## Instructions to follow
Render each line of the listing below as a string in a JSON list, one string per line, with blank lines omitted.
**** Given records ****
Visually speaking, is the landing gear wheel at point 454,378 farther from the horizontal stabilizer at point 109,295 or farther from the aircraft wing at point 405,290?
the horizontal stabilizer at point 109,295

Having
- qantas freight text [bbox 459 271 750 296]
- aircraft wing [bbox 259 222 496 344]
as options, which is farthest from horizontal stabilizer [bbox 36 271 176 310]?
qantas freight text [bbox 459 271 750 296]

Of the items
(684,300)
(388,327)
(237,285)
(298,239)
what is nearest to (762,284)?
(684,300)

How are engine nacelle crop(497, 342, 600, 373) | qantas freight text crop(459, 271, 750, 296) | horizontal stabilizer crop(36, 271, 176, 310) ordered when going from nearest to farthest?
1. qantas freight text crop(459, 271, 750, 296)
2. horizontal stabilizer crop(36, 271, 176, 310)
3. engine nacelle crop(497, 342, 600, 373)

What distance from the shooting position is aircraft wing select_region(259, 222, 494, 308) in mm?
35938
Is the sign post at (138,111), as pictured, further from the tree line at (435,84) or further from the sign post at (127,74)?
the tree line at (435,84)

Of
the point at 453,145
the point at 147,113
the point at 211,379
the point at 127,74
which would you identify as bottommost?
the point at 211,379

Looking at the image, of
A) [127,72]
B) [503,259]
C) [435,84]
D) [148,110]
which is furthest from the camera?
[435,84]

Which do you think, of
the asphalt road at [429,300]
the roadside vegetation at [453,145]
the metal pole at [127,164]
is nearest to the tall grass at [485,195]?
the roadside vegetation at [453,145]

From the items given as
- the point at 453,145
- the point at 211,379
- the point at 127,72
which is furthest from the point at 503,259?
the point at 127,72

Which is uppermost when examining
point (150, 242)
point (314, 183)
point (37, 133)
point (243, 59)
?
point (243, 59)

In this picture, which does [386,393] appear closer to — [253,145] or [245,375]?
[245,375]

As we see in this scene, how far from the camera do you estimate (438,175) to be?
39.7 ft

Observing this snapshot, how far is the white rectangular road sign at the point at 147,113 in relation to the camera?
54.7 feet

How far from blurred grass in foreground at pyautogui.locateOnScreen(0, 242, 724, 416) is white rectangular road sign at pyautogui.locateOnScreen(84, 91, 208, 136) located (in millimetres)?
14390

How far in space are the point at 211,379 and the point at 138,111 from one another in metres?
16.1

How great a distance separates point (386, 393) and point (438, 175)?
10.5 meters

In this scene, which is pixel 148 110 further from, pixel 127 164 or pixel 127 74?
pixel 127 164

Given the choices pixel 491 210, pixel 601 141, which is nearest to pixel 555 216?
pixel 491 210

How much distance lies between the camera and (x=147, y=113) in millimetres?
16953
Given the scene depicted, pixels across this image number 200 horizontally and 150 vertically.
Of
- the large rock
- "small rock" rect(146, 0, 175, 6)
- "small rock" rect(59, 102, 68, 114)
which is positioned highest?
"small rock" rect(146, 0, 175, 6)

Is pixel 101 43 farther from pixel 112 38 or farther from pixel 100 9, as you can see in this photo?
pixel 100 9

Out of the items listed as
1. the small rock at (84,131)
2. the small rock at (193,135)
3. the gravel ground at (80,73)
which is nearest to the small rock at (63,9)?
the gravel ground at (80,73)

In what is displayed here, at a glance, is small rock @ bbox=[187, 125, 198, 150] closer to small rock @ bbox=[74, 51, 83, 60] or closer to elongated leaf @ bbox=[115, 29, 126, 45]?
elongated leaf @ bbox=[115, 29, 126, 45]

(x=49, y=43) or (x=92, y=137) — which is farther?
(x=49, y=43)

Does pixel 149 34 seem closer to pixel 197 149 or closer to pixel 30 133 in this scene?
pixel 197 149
****
## Answer
[
  "Visually speaking, is the landing gear wheel at point 454,378 farther from the horizontal stabilizer at point 109,295 or farther from the aircraft wing at point 405,290?",
  "the horizontal stabilizer at point 109,295",
  "Having",
  "- qantas freight text [bbox 459 271 750 296]",
  "- aircraft wing [bbox 259 222 496 344]",
  "as options, which is farthest from horizontal stabilizer [bbox 36 271 176 310]?",
  "qantas freight text [bbox 459 271 750 296]",
  "Of the items",
  "(684,300)",
  "(388,327)",
  "(237,285)",
  "(298,239)",
  "what is nearest to (762,284)?",
  "(684,300)",
  "How are engine nacelle crop(497, 342, 600, 373) | qantas freight text crop(459, 271, 750, 296) | horizontal stabilizer crop(36, 271, 176, 310) ordered when going from nearest to farthest?",
  "1. qantas freight text crop(459, 271, 750, 296)",
  "2. horizontal stabilizer crop(36, 271, 176, 310)",
  "3. engine nacelle crop(497, 342, 600, 373)",
  "What distance from the shooting position is aircraft wing select_region(259, 222, 494, 308) in mm?",
  "35938",
  "Is the sign post at (138,111), as pictured, further from the tree line at (435,84) or further from the sign post at (127,74)?",
  "the tree line at (435,84)",
  "Of",
  "the point at 453,145",
  "the point at 147,113",
  "the point at 211,379",
  "the point at 127,74",
  "which would you identify as bottommost?",
  "the point at 211,379",
  "Looking at the image, of",
  "A) [127,72]",
  "B) [503,259]",
  "C) [435,84]",
  "D) [148,110]",
  "which is furthest from the camera?",
  "[435,84]",
  "Which do you think, of",
  "the asphalt road at [429,300]",
  "the roadside vegetation at [453,145]",
  "the metal pole at [127,164]",
  "is nearest to the tall grass at [485,195]?",
  "the roadside vegetation at [453,145]",
  "From the items given as",
  "- the point at 453,145",
  "- the point at 211,379",
  "- the point at 127,72",
  "which is furthest from the point at 503,259?",
  "the point at 127,72",
  "Which is uppermost when examining",
  "point (150, 242)",
  "point (314, 183)",
  "point (37, 133)",
  "point (243, 59)",
  "?",
  "point (243, 59)",
  "In this picture, which does [386,393] appear closer to — [253,145] or [245,375]?",
  "[245,375]",
  "As we see in this scene, how far from the camera do you estimate (438,175) to be?",
  "39.7 ft",
  "Observing this snapshot, how far is the white rectangular road sign at the point at 147,113 in relation to the camera?",
  "54.7 feet",
  "How far from blurred grass in foreground at pyautogui.locateOnScreen(0, 242, 724, 416) is white rectangular road sign at pyautogui.locateOnScreen(84, 91, 208, 136) located (in millimetres)?",
  "14390",
  "How far in space are the point at 211,379 and the point at 138,111 from one another in metres?",
  "16.1",
  "How great a distance separates point (386, 393) and point (438, 175)?",
  "10.5 meters",
  "In this scene, which is pixel 148 110 further from, pixel 127 164 or pixel 127 74?",
  "pixel 127 164",
  "Given the choices pixel 491 210, pixel 601 141, which is nearest to pixel 555 216?",
  "pixel 491 210",
  "How much distance lies between the camera and (x=147, y=113) in millimetres?",
  "16953",
  "Given the scene depicted, pixels across this image number 200 horizontally and 150 vertically.",
  "Of",
  "- the large rock",
  "- \"small rock\" rect(146, 0, 175, 6)",
  "- \"small rock\" rect(59, 102, 68, 114)",
  "which is positioned highest?",
  "\"small rock\" rect(146, 0, 175, 6)",
  "Is pixel 101 43 farther from pixel 112 38 or farther from pixel 100 9, as you can see in this photo?",
  "pixel 100 9",
  "Out of the items listed as",
  "1. the small rock at (84,131)",
  "2. the small rock at (193,135)",
  "3. the gravel ground at (80,73)",
  "which is nearest to the small rock at (63,9)?",
  "the gravel ground at (80,73)",
  "In what is displayed here, at a glance, is small rock @ bbox=[187, 125, 198, 150] closer to small rock @ bbox=[74, 51, 83, 60] or closer to elongated leaf @ bbox=[115, 29, 126, 45]?",
  "elongated leaf @ bbox=[115, 29, 126, 45]",
  "(x=49, y=43) or (x=92, y=137) — which is farther?",
  "(x=49, y=43)",
  "Does pixel 149 34 seem closer to pixel 197 149 or closer to pixel 30 133 in this scene?",
  "pixel 197 149"
]